The May non-farm payrolls report was broadly as expected: printing at +175k (mkt 163k), with offsetting revisions worth a net 12k due to a 16k decrease in the April estimate (to 149k) and a 4k increase in the March estimate (to 142k). The unemployment rate ticked up 10bps to 7.6%, as the participation rate ticked up 10bps to 63.4%.
Everything is measured with noise, so it’s worth noting that the 3mma fell 52k to 155k: as the addition of a +175k in May did not make up for the monster +332k result in Feb falling out.
My judgement had been that the Fed would taper when NFP jobs growth was sustained above 200k for six months. We had three months of that to April, however we have dropped back a bit (to 194k) in May. Still, we are in the ball park, and revisions could easily get us back there.
The May estimate looks a little low. The prior 3m average suggests that we ought to be seeing slightly stronger employment growth. Perhaps this is the consequence of the sequestration — meaning that we would be enjoying payrolls jobs growth of ~200k/m if fiscal policy had not tightened so much in Q1.
The separate household survey reported employment growth of 319k (following +293k and -206k). It’s normal for this survey to be volatile: the 3m average (~135k) is around where you’d expect given the growth of non-farm payrolls.
As I noted above, the unemployment rate ticked up 10bps to 7.6% — which is in the bounds of unchanged (the BLS described it as ‘essentially unchanged’).

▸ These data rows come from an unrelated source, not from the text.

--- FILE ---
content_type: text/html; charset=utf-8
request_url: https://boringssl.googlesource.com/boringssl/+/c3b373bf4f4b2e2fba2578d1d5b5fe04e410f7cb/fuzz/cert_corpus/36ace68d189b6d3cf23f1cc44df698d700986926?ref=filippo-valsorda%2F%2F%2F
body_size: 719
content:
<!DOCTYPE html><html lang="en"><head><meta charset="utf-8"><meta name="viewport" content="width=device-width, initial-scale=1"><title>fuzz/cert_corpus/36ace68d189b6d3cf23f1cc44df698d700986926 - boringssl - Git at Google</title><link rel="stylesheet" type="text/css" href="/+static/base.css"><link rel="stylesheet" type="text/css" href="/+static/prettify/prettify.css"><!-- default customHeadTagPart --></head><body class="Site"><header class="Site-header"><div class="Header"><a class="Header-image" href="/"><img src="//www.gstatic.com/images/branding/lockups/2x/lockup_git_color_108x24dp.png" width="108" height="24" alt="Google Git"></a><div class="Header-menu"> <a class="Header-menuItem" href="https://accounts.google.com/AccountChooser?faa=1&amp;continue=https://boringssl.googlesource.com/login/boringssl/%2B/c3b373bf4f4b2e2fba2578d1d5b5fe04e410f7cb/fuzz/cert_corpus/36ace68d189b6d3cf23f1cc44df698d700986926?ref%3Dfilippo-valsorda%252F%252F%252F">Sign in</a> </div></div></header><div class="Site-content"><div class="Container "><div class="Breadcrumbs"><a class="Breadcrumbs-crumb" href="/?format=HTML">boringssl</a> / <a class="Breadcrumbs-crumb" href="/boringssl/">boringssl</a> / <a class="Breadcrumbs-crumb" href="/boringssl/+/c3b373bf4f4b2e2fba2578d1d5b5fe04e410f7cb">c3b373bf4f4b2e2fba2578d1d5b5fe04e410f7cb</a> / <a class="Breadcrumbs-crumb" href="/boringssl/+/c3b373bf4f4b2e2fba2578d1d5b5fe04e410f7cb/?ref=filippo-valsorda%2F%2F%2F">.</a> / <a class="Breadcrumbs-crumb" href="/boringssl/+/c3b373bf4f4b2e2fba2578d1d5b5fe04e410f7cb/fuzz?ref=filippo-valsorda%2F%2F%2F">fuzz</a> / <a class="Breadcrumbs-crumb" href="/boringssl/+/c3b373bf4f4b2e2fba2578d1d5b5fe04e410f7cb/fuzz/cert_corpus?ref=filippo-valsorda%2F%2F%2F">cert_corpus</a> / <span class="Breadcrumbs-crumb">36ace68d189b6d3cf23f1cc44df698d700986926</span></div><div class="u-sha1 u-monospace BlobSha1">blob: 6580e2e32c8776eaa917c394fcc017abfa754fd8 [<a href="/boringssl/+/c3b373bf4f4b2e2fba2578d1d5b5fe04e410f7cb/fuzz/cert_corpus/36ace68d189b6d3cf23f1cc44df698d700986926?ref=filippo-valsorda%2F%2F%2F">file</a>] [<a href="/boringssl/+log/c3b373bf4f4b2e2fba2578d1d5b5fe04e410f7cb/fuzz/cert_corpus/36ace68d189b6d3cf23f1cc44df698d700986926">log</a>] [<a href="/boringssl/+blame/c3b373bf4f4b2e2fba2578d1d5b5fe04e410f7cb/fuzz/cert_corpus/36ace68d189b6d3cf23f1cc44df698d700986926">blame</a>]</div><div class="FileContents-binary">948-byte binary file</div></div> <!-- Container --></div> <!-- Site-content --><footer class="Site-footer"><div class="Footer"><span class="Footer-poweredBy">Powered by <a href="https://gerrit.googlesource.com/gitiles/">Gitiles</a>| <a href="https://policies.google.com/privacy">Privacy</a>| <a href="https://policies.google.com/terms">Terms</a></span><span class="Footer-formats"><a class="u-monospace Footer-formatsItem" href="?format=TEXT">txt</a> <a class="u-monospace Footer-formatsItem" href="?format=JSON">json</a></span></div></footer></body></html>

I don’t think there’s much information in this development — the trend remains down.
The details of the report are fairly upbeat — at least for the service sector. Temporary help employment, which is often a lead on more permanent hiring, continues to pick up.
The work-week was as expected, at 34.5 hours — combined with the employment growth this was sufficient to lead to a significant boost to total hours worked.
Thanks to the combination of firm hours worked, and decent employment growth, we are finally closing the hours worked trend-line (not that it’s sure we’re going back there — see below).
Hourly earnings were weaker than expected (flat v. mkt 0.2%m/m) — however the medium term story is one of (finally) rising wage pressure. You are unlikely to have a sustained deflation problem with wages rising ~2%y/y — and my guess is that the above chart (or something like it) is the reason the Fed thinks the currently low core PCE numbers are temporary.
Of course, the total non-recovery of the employment to population ratio remains the key ‘problem’ with any upbeat story … this was unchanged at 58.6% in May (up only 40bps from the 58.2% cycle-low).
This non-recovery is due, in large measure, to the decline in the participation rate. I had been of the view that this was mostly cyclical, and that a true recovery would mean an increase to ~65% … however this judgement has been challenged by new Fed research.
The Chicago Fed’s latest economic letter argues that the decline of the participation rate is mostly demographic / structural. While ~65% would be appropriate now, the participation rate is trending down due to demographic factors.
As a result, they find that so-called trend jobs growth (jobs growth required to stabilise the unemployment rate) is falling — and is likely to be ~80k / month.
If this is the case, the US economy is presently growing well above trend and tightening cannot be far away. I’m not 100% convinced, however it at least explains why the conversation has turned to tapering.
In just the first 5 to 10 minutes after the jobs number, we had 1% swing in gold, 1% swing in S&P 500, 140 pip swing in USDJPY, and a 345 point swing in Nikkei futures. If I was at the fed right now, I would worry much more about financial stability over the PCE. If only talking about ‘tapering’ (a small reduction in the monthly *expansion* of the balance sheet some months away) produces this result, we better get ready for huge volatility when the balance sheet expansion actually stops!
good summary. Have a look at what Menzies Chin says at econbrowser . He is before you on Around the traps in US section.
What do you think?
I like MC in general, and am sympathetic to his (Lazear’s) view that it is more cyclical than structural. I guess MC gets to be more agnostic on this stuff … As a fed / market focused guy, i feel the need to understand the fed, and so gave greater weight to the possibility that the PR drop is structural.
Bill Evans’ Friday column in Bus Spec said that the Fed believes most of the fall in th US participation rate is cyclical, but gave no evidence: http://www.businessspectator.com.au/article/2013/6/7/interest-rates/weekend-economist-dollar-direction-determinant
Any thoughts?
they have been publishing on this a bit — i linked to a chicago fed paper in my non-farm payrolls note that makes basically this claim. other regional feds have done similar work.
Sorry I thought you said the Fed research is saying the decline is mostly structural. (I can’t look at the linked paper at the moment as I’m download constrained.)
sorry, that was all my mis-read … yep, the emerging consensus in the US is that the drop in participation is mostly STRUCTURAL …. not cyclical. I haven’t looked closely enough at the data to have a firm view. i guess the equity market bounce is putting retirement back in reach for some, which i suppose might explain the timing of the drop.